Not everyone is pleased, though. Some neighbors say the lots look unkempt, and dislike how high the plants grow. “It’s just a yard of weeds,” says Al Wylie, president of the Harlem Park Neighborhood Council, a local community organization. “We are constantly calling the city to get it cut but it just grows wild.” Swan’s first study included a species that wasn’t supposed to grow over 30 inches high, but some of his plants shot up around four feet; he’s since been vigilant about using shorter plants. That’s no comfort to Wiley. “No matter what you plant anywhere, there’s always going to be weeds and grass that grow up in it,” he says. “You still have to maintain it.”

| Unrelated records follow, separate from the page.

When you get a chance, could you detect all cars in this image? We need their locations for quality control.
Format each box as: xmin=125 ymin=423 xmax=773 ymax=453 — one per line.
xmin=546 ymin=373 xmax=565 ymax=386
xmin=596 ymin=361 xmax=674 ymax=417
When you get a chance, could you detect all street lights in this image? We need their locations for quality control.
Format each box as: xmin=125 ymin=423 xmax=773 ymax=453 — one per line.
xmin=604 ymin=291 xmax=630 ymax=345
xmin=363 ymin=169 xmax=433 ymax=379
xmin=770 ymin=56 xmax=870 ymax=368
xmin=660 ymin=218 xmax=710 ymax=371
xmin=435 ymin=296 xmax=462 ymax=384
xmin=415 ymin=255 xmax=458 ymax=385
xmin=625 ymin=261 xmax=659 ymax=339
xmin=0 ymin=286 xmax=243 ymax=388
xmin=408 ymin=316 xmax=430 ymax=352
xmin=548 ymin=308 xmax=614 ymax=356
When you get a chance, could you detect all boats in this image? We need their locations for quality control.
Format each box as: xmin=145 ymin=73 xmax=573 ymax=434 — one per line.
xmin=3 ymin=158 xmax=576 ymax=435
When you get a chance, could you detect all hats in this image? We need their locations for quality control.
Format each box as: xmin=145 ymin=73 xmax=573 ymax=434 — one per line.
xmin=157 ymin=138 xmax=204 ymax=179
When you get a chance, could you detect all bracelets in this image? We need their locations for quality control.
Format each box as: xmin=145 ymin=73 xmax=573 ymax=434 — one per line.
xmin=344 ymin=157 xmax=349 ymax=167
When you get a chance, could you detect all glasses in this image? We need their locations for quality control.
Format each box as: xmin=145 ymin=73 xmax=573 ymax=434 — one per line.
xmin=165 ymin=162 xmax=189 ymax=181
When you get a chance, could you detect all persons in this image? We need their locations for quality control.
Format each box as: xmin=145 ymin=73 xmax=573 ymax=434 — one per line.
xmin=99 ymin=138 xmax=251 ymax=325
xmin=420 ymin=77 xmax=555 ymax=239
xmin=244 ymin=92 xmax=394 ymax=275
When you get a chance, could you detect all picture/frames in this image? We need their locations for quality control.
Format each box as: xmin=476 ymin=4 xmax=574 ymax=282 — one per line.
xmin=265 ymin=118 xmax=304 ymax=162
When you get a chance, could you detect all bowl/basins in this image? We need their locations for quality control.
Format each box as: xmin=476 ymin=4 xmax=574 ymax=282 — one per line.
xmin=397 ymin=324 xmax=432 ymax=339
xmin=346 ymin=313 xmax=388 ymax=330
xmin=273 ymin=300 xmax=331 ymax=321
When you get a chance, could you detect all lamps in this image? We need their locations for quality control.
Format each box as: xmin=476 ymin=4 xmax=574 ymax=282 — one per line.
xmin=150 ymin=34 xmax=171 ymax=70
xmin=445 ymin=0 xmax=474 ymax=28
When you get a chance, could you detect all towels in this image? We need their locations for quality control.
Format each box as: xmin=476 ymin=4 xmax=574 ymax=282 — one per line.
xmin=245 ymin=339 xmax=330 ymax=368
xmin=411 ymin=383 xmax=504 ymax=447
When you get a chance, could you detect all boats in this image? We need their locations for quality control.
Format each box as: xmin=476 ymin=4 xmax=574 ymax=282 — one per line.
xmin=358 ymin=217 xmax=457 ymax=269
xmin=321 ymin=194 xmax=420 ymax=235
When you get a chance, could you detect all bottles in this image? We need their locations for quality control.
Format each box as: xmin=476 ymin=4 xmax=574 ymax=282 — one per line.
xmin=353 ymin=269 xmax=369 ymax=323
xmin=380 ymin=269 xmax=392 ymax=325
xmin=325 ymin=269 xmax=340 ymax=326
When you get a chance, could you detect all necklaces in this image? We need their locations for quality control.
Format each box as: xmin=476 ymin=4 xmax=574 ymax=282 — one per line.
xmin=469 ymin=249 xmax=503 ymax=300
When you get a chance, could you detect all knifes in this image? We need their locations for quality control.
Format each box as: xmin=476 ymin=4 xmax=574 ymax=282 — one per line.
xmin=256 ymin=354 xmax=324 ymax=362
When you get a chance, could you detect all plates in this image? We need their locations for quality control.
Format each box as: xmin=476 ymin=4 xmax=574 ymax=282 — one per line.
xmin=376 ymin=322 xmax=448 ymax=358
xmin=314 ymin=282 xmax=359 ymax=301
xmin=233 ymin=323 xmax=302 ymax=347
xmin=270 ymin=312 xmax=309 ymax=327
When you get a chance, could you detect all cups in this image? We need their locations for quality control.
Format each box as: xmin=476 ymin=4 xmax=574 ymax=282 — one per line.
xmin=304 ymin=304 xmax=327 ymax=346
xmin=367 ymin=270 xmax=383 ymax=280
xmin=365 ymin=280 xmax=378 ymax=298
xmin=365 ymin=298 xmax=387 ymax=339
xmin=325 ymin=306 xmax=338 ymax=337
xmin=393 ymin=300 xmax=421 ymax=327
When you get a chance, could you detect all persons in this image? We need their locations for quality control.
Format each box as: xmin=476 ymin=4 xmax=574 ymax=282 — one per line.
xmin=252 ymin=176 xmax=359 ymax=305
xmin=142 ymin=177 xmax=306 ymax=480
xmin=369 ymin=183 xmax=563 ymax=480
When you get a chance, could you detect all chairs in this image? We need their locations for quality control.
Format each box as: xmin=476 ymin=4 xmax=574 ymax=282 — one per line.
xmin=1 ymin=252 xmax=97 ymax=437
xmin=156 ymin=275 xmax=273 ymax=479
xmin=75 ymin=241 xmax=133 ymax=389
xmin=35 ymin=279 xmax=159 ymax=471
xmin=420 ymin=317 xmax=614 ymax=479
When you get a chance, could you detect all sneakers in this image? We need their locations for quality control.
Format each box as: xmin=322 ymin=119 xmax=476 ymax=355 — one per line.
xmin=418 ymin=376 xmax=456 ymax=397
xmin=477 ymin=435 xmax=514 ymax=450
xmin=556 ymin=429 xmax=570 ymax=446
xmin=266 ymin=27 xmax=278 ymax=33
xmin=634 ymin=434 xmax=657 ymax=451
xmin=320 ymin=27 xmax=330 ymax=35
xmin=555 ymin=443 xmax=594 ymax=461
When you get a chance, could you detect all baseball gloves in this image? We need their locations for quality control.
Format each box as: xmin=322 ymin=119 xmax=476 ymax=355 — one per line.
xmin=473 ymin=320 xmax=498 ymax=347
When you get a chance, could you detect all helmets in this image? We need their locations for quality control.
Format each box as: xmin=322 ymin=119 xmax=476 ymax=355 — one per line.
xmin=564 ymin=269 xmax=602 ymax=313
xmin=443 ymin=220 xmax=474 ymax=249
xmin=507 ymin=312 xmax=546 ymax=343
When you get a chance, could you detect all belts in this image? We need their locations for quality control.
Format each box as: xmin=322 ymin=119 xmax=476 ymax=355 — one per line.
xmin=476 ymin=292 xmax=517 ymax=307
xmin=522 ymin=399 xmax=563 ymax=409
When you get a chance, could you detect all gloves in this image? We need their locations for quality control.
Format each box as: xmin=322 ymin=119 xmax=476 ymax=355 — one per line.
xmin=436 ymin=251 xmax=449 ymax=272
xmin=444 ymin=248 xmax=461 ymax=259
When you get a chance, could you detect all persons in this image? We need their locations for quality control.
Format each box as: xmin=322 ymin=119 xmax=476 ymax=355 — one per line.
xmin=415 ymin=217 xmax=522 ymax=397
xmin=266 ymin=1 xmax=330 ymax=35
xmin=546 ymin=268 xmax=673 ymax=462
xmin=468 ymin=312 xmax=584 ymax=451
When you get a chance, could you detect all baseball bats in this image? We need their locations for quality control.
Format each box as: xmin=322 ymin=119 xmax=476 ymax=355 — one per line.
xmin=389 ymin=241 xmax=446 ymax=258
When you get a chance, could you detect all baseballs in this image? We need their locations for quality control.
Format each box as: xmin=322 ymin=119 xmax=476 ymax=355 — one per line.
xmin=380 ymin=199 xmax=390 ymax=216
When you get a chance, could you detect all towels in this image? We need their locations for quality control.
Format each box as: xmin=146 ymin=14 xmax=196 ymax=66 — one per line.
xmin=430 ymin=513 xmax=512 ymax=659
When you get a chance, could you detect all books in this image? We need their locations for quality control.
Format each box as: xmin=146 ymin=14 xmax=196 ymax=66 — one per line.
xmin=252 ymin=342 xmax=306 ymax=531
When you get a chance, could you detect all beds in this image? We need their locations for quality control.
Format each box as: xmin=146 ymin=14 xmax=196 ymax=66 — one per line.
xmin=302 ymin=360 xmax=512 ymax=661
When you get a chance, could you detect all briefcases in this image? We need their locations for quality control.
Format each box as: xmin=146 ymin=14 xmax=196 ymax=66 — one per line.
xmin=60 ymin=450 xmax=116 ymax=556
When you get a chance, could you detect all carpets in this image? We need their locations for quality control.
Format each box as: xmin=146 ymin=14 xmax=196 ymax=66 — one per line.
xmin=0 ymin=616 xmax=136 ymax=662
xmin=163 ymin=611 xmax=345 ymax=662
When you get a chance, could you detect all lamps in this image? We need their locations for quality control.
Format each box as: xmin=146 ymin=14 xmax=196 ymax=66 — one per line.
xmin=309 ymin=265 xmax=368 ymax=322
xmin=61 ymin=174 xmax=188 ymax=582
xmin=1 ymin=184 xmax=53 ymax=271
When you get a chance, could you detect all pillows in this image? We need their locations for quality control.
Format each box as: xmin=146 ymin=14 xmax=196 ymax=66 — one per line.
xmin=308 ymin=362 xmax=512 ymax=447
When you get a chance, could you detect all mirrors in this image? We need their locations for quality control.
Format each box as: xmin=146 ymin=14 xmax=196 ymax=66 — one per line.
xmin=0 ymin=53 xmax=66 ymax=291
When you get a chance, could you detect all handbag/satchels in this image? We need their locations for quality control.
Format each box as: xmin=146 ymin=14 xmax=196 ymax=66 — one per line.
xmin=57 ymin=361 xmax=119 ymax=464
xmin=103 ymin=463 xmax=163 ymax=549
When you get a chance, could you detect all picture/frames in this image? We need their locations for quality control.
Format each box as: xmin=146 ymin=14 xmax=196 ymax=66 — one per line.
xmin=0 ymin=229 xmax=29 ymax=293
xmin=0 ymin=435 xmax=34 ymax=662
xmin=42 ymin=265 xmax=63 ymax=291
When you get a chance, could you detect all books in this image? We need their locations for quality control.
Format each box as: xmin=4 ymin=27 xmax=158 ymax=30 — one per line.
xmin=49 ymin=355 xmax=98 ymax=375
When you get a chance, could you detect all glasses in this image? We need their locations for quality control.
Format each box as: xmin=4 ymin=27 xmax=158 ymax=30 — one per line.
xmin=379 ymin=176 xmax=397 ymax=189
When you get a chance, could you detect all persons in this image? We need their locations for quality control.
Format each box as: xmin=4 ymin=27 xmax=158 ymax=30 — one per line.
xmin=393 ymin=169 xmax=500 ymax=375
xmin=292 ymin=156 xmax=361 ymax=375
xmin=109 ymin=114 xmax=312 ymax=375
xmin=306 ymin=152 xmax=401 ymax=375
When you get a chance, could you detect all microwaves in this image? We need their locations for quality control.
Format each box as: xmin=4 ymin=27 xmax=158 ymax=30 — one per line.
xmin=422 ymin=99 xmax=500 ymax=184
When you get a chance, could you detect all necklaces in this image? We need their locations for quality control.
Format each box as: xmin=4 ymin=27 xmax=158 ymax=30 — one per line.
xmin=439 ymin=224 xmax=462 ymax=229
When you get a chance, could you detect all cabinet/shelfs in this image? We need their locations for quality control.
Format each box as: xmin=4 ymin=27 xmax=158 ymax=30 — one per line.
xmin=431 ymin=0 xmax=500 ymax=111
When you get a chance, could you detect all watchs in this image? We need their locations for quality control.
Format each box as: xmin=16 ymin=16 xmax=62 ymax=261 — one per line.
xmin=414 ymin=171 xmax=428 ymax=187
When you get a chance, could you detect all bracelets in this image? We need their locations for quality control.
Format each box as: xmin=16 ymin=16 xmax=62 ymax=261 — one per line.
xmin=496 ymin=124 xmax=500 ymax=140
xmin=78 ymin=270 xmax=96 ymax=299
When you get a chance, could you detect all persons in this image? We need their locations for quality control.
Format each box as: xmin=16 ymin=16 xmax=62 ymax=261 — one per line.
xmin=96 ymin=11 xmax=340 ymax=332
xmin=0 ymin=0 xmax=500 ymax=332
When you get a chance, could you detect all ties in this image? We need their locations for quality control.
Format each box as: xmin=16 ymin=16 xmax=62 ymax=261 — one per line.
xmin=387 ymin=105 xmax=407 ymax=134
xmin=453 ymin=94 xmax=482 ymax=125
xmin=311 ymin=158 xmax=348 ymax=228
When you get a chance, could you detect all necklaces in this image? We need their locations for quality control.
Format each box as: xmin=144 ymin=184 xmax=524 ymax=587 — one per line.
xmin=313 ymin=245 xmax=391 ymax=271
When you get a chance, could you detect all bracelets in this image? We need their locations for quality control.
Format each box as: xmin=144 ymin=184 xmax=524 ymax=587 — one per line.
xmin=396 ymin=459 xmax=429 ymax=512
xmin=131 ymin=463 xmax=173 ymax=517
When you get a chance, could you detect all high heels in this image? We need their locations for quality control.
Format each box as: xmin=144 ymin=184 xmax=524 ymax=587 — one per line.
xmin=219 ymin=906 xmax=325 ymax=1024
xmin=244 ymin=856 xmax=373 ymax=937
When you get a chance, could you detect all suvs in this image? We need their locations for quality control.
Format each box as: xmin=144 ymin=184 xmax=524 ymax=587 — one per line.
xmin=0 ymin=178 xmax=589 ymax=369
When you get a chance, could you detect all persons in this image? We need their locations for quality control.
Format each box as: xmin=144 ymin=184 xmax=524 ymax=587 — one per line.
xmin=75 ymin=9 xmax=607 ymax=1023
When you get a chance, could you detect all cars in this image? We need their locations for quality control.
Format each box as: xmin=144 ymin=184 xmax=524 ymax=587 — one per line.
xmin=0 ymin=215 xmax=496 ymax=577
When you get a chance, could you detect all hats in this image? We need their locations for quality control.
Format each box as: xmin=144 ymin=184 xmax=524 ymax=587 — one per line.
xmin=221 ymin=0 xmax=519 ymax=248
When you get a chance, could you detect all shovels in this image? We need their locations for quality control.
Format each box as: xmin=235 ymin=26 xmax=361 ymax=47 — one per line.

Swan also has passionate supporters in the neighborhood. Joy Ross is president of another neighborhood organization, the Harlem Park West Community Association. The back of her home looks out on the lots. She’s lived there for more than a decade, and she says the fencing has deterred illegal dumping and drug activity. She’s also noticed other changes she attributes directly to Swan’s plots. “I’m a country girl, so it’s so cool to see echinacea,” she says. “Oh my gosh, there’s a swallowtail! There’re lightning bugs! You didn’t see that before.”
Nuisance or natural wonder, Swan’s plots are by their nature temporary. His agreement with the city stipulates that as soon as a developer expresses interest in one of his experimental lots, he must hand them over immediately. The city, after all, needs be a city again, not a wildflower meadow. Even if the city were to convert its vacant lots to prairie, he sees that as a stopgap, a way of sprucing up a neglected neighborhood and encouraging new growth—converting an abandoned lot to a field of wildflowers both makes a community slightly more livable and sends a positive signal to potential developers.
If nothing else, Swan believes his results will help the city manage its vacant spaces in ways that benefit the surrounding neighborhoods, rather than compounding their problems. “The idea is to take a problem that is huge,” he says, “and try and work toward a way of managing that space that’s better than it is now.”